O início de um tratamento psicanalítico é uma etapa crucial no processo terapêutico. É nesse momento que pilares como a associação livre, a transferência e a resistência ganham vida e assumem papéis fundamentais na prática clínica, até mesmo na contemporaneidade. 

Mas será que as orientações de Freud, escritas em 1913, ainda são aplicáveis hoje? 

A proposta aqui é explorar essas bases da psicanálise e entender como elas dialogam com a prática clínica atual. Freud, em seu texto "O Início do Tratamento", nos deixa um legado teórico importante não só para quem estuda ou pratica psicanálise, mas também para quem busca compreender melhor os alicerces dessa abordagem. Revisitá-lo é um exercício de leitura crítica e reflexão sobre como aplicar essas ideias em um mundo tão diferente daquele em que foram concebidas.

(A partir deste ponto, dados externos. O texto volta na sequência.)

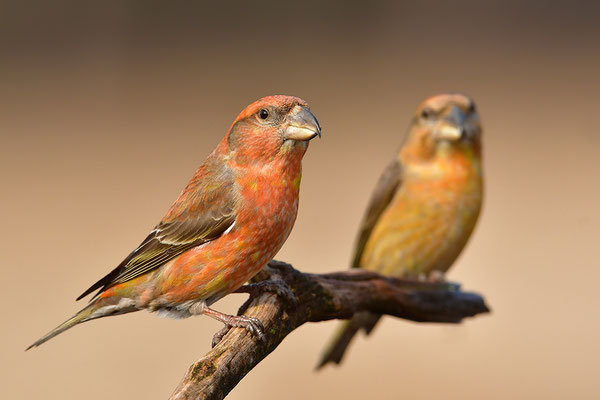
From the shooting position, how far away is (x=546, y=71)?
19.9 feet

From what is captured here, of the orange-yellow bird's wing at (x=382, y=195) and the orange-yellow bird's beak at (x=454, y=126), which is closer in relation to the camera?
the orange-yellow bird's beak at (x=454, y=126)

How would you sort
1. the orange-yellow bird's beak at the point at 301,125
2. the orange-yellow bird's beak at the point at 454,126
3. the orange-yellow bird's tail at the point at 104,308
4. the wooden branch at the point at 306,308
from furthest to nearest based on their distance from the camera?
the orange-yellow bird's beak at the point at 454,126 → the orange-yellow bird's tail at the point at 104,308 → the orange-yellow bird's beak at the point at 301,125 → the wooden branch at the point at 306,308

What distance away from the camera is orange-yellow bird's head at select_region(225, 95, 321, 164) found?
2.06m

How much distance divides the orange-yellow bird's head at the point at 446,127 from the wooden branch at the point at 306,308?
2.39 feet

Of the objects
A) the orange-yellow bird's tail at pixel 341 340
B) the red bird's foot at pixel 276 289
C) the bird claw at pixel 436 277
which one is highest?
the bird claw at pixel 436 277

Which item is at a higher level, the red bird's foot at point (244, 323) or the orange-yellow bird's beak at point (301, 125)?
the orange-yellow bird's beak at point (301, 125)

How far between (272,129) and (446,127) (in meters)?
1.71

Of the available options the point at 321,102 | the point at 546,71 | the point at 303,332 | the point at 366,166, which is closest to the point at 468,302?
the point at 303,332

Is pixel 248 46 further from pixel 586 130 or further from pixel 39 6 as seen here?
pixel 586 130

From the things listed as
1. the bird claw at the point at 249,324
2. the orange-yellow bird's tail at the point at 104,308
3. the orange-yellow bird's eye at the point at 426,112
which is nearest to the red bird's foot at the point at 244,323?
the bird claw at the point at 249,324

Freud escrevia em um período de grandes transformações culturais e científicas. A Europa estava à beira da Primeira Guerra Mundial, e áreas como psicologia e ciências humanas desafiavam modelos tradicionais de ciência. Era também um momento de expansão da psicanálise, que destacava o inconsciente e a sexualidade como temas centrais – algo revolucionário para a época. Em 1913, Freud já havia publicado obras marcantes como A Interpretação dos Sonhos (1900) e Três Ensaios sobre a Teoria da Sexualidade (1905). Seu trabalho estava focado em consolidar a psicanálise como ciência, enfrentando tanto críticas quanto isolamento. Nesse contexto, conceitos como transferência e resistência, que permeiam o texto "O Início do Tratamento", começaram a tomar forma.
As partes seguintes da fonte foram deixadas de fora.